空飛ぶ海上保安官は、海が苦手な彼女を優しい愛で包み込む
 翌日。検査のために数日入院することになった私は、生きる意味を見いだせず、ただぼうっと時間が過ぎるのを待っていた。
 どうして私は助かってしまったのだろう。そればかりを考え、虚しくなった。

 そんな昼下がり。病室に、見知らぬ男性が訪ねてきた。スーツ姿の彼は、一八〇センチ近くあるだろう長身で肩幅があり、そのうえ背筋もピンと伸びている。

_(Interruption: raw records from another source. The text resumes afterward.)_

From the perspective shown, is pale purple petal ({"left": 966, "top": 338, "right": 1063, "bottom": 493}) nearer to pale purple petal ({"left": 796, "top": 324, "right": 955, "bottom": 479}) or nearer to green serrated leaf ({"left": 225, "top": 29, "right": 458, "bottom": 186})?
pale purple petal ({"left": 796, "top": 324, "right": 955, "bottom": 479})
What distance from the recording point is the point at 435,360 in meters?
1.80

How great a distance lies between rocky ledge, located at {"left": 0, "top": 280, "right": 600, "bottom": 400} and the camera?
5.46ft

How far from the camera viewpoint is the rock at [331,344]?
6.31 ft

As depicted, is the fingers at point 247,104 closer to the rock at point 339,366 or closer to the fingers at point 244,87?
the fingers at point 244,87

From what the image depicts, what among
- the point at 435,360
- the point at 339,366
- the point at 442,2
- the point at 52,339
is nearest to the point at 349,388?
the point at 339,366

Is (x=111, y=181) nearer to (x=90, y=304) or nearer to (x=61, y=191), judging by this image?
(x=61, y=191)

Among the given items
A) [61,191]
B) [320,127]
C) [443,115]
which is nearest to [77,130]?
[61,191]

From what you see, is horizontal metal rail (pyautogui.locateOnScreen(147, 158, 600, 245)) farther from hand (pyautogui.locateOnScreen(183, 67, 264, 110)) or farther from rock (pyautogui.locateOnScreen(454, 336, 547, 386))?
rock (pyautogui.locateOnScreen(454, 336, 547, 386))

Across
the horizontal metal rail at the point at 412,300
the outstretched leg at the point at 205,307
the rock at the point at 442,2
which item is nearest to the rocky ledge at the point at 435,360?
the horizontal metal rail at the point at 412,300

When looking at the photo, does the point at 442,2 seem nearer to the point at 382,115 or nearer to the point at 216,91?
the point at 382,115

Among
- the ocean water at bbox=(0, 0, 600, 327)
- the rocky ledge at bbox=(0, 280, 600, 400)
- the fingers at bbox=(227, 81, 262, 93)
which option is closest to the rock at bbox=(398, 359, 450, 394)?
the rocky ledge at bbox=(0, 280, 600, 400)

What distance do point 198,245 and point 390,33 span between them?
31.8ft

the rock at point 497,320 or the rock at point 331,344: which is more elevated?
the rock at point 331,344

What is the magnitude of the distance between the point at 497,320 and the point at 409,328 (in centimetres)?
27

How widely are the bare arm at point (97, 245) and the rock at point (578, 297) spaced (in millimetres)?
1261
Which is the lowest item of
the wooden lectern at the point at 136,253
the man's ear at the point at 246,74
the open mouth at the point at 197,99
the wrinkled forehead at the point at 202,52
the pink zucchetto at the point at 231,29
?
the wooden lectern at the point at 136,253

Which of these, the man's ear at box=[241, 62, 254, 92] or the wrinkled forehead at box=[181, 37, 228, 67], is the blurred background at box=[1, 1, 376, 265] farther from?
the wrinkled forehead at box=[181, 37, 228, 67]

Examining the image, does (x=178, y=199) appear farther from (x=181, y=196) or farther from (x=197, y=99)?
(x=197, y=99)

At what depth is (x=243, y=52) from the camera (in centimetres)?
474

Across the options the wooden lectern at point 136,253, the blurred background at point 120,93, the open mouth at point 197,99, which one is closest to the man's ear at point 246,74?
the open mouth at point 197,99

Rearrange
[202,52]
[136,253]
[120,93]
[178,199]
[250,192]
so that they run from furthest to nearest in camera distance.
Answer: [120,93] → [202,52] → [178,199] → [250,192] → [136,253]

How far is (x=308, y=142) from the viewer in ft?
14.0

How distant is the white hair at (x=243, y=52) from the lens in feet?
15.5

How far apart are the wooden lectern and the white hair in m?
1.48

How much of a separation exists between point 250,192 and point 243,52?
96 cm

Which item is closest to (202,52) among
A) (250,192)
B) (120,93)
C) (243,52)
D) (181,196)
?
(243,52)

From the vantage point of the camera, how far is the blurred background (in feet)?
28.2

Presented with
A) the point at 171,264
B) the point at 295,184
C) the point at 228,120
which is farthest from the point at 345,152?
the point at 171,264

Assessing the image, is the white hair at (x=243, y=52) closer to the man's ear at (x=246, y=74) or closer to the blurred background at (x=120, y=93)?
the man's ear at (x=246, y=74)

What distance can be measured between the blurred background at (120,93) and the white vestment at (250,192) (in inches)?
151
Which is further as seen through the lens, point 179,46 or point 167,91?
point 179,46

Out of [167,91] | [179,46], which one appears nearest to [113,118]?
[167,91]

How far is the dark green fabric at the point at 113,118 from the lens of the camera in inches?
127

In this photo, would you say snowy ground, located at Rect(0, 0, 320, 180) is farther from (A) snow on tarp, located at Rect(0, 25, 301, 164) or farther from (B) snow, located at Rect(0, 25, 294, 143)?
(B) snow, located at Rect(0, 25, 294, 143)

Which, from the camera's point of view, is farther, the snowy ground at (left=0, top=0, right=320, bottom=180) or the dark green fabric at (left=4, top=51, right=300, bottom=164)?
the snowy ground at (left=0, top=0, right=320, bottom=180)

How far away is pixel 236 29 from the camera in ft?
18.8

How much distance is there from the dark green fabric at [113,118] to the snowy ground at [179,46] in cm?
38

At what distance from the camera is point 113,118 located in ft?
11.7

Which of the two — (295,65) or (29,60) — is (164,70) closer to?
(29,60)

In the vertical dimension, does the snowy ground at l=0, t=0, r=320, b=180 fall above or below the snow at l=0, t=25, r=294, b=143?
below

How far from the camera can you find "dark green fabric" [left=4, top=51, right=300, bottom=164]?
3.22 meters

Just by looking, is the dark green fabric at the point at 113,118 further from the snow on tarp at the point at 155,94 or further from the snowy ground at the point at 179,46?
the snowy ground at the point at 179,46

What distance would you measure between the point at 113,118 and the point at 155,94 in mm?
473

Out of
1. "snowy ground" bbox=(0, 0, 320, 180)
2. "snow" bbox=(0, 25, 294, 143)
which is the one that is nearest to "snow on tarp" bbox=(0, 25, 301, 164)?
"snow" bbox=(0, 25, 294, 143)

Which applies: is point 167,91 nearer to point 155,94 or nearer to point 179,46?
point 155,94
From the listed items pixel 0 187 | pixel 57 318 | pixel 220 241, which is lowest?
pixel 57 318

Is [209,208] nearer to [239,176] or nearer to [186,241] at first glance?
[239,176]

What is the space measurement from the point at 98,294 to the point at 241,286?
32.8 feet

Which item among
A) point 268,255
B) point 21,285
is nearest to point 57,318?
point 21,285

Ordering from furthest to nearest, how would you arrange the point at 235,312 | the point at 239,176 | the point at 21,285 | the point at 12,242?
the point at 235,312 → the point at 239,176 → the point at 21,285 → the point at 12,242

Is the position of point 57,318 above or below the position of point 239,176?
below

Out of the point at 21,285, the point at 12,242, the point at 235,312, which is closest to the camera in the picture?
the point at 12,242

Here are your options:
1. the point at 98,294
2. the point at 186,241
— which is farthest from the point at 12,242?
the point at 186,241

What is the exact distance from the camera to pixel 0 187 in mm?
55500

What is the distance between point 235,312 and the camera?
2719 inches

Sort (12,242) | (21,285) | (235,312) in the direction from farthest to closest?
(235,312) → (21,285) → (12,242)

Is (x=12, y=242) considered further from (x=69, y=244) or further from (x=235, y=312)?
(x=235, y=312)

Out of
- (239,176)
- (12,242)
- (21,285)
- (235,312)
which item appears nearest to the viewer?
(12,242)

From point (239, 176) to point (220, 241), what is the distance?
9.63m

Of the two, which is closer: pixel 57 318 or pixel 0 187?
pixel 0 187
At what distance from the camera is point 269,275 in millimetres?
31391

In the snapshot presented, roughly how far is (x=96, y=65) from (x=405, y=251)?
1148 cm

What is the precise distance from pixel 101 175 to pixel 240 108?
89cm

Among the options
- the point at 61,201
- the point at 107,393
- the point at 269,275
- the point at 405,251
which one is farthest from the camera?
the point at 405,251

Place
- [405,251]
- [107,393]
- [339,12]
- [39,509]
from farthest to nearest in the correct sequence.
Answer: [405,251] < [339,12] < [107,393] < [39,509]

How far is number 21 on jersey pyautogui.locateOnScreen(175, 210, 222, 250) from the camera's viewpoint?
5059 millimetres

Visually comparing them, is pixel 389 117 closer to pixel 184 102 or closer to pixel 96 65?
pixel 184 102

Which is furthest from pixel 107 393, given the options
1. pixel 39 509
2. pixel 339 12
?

 しかし、清潔に整えられた黒い短髪の下、目鼻立ちの整っている彼からは、不思議と怖さは感じなかった。きっと、そのにこやかな顔のおかげでもあるのだろう。
 彼は右手に、可愛らしいフラワーアレンジメントの入った袋を持っていた。

「どちら様でしょうか」

 こんな知り合い、いたらすぐに思い出せるはずだ。そう思っていると、彼は目を瞬かせる。
 だけどそれは一瞬で、彼はすぐに丁寧に頭を下げ、口を開いた。

「海上保安庁の、潜水士です」

 少し緊張したような声でそう言った彼は、頭を上げる。先ほどとは異なり、硬い表情をしていた。